Prompt:
Can you copy the material below word for word, including every answer, but without the pictures?

========

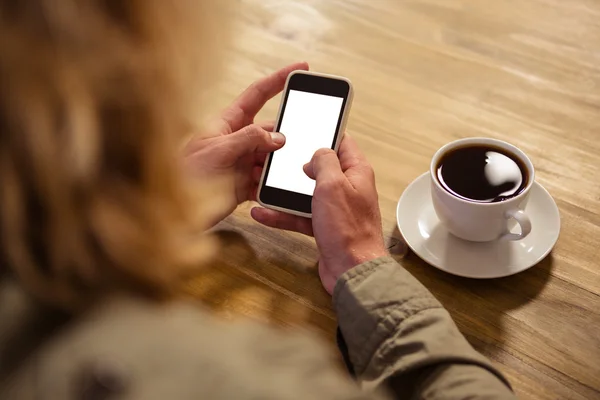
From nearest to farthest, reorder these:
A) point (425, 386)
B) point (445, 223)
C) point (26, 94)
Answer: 1. point (26, 94)
2. point (425, 386)
3. point (445, 223)

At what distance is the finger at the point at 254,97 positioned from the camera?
86 centimetres

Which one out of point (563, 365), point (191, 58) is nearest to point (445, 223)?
point (563, 365)

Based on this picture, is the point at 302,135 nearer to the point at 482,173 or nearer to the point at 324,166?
the point at 324,166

========

Final answer:
From nearest to farthest, reorder these:
A) point (425, 386)
B) point (445, 223)
C) point (26, 94)
Answer: 1. point (26, 94)
2. point (425, 386)
3. point (445, 223)

At what distance is the finger at the point at 254,97 positioned from the camera?
86 centimetres

Which one out of point (563, 365), point (191, 58) is nearest to point (445, 223)?
point (563, 365)

Based on this picture, is the point at 302,135 nearer to the point at 482,173 or nearer to the point at 324,166?
the point at 324,166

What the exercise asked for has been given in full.